Re: Unicode-Support in Ocaml?

From: Xavier Leroy (Xavier.Leroy@inria.fr)
Date: Fri Mar 12 1999 - 16:26:10 MET


Date: Fri, 12 Mar 1999 16:26:10 +0100
From: Xavier Leroy <Xavier.Leroy@inria.fr>
To: Jens Wagner <jwagner@handshake.de>, caml-list@inria.fr
Subject: Re: Unicode-Support in Ocaml?
In-Reply-To: <36E6C8E6.45008AEF@handshake.de>; from Jens Wagner on Wed, Mar 10, 1999 at 08:32:54PM +0100

> Are there any plans of supporting Unicode in objective caml?
> A support for Unicode characters is very important for writing
> Web-Applications and would be a great improvement for other applications
> too (IMHO)!

Several applications need Unicode support, indeed. For instance, my
CamlIDL COM interface will eventually need Unicode strings, because
many Windows API use them. Here are my thoughts about it.

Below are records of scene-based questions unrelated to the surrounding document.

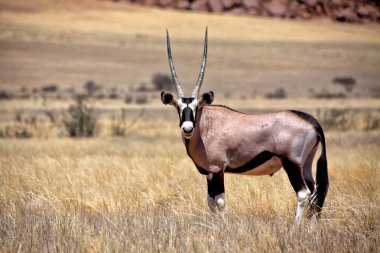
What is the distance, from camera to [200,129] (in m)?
9.28

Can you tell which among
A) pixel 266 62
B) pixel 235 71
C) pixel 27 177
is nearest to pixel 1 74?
pixel 235 71

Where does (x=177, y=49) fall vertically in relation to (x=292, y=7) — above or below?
below

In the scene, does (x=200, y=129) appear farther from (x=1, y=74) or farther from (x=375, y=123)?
(x=1, y=74)

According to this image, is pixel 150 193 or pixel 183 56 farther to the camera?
pixel 183 56

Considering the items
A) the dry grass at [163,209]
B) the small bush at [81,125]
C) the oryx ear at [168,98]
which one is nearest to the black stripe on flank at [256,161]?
the dry grass at [163,209]

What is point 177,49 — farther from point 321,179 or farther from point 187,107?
point 187,107

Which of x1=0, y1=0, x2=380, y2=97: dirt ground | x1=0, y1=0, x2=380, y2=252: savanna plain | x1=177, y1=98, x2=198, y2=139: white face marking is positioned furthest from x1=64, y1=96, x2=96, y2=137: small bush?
x1=0, y1=0, x2=380, y2=97: dirt ground

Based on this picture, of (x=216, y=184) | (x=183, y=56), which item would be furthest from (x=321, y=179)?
(x=183, y=56)

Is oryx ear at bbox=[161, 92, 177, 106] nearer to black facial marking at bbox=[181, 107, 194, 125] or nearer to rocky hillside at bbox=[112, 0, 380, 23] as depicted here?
black facial marking at bbox=[181, 107, 194, 125]

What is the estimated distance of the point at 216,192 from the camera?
356 inches

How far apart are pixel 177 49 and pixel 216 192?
298ft

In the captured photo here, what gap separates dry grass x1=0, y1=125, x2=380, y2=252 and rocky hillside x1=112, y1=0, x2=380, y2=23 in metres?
118

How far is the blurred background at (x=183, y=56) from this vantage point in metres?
40.1

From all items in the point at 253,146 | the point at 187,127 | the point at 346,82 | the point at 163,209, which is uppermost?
the point at 187,127
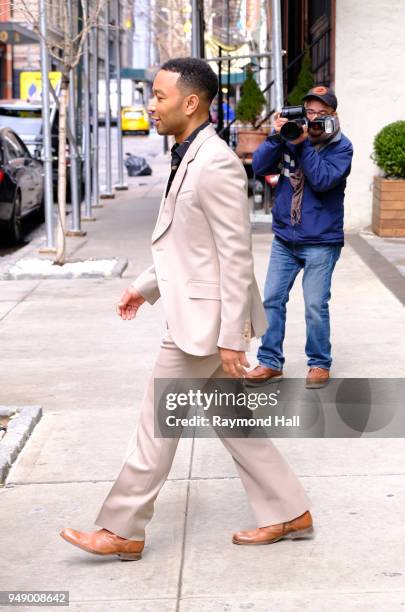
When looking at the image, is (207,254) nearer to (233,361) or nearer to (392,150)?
(233,361)

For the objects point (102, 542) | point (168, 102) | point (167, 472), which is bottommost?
point (102, 542)

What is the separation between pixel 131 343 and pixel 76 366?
0.76 metres

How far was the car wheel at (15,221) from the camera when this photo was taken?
1554 centimetres

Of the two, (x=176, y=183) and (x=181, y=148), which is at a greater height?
(x=181, y=148)

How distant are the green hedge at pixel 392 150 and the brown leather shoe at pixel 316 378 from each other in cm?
722

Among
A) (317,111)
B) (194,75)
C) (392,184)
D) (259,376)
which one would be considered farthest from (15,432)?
(392,184)

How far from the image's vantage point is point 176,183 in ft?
14.1

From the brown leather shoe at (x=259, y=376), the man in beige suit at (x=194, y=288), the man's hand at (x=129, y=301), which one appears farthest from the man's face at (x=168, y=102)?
the brown leather shoe at (x=259, y=376)

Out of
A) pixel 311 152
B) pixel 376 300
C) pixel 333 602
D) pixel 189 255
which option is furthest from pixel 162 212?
pixel 376 300

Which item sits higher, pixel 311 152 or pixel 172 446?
pixel 311 152

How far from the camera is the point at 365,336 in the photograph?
28.1 ft

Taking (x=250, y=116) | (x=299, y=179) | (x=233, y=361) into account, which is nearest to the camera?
(x=233, y=361)

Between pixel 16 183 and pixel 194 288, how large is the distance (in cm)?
1181

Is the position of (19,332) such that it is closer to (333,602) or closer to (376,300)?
(376,300)
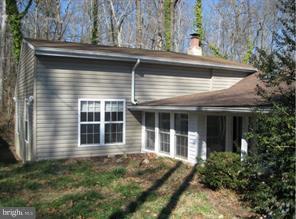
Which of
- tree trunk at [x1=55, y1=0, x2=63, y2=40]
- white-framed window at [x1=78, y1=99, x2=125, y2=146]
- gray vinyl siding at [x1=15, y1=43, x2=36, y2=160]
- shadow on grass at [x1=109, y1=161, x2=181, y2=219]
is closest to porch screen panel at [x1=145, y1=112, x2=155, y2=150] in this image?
white-framed window at [x1=78, y1=99, x2=125, y2=146]

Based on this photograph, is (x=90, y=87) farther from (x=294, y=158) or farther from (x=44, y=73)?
(x=294, y=158)

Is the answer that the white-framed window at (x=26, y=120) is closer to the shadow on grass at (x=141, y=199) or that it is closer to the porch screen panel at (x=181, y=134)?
the porch screen panel at (x=181, y=134)

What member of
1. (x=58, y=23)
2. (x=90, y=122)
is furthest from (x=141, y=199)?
(x=58, y=23)

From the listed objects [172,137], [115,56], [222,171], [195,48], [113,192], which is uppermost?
[195,48]

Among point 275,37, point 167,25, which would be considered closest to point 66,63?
point 275,37

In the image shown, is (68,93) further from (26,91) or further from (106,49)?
(106,49)

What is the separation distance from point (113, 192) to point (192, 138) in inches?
151

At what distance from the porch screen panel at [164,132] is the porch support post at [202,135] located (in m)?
1.46

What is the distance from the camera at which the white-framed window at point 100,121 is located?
1122 cm

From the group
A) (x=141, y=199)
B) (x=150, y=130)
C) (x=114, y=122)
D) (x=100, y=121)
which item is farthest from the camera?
(x=150, y=130)

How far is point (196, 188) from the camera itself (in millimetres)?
7586

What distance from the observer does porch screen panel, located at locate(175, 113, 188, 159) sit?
10.7 m

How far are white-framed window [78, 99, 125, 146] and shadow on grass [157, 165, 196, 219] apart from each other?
148 inches

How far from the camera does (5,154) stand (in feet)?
50.4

Switching everything to use Unicode strings is too much work, so we'd
need a separate type "wstring" of wide-character strings in addition
to the standard "string", with conversion functions between the two.

Now, I can see two ways to go about it:

- Build on the ISO C "wide character" and "wide string" abstractions.
  Pros:

  * all recent C libraries support those, and provide powerful
    functions for conversion between wide strings and multi-byte strings
    (e.g. Unicode <-> UTF8), for comparing wide strings, etc;
  * the use of Unicode and UTF8 is not hardwired, most systems provide
    32-bit characters and support several multi-byte encodings.
    I've been told this is better for e.g. Japanese, which has
    several popular encodings that are not Unicode-based.

  Cons:

  * the use of Unicode and UTF8 is not hardwired, so different systems
    represent wide strings differently (e.g. as Unicode under Windows
    and 32-bit chars under Unix), precluding binary exchange of
    wide strings via output_value/input_value;
  * the various multi-byte encodings provided differ from Unix vendor
    to Unix vendor (different encodings, different names for the same
    encoding, ...);
  * while in theory Unicode and UTF8 are just one encoding among others,
    I don't know of any Unix system that actually provides "locale"
    files describing Unicode/UTF8: Linux with glibc 2.0 doesn't,
    Digital Unix 4 doesn't seem to either, and ditto for Solaris 2.5.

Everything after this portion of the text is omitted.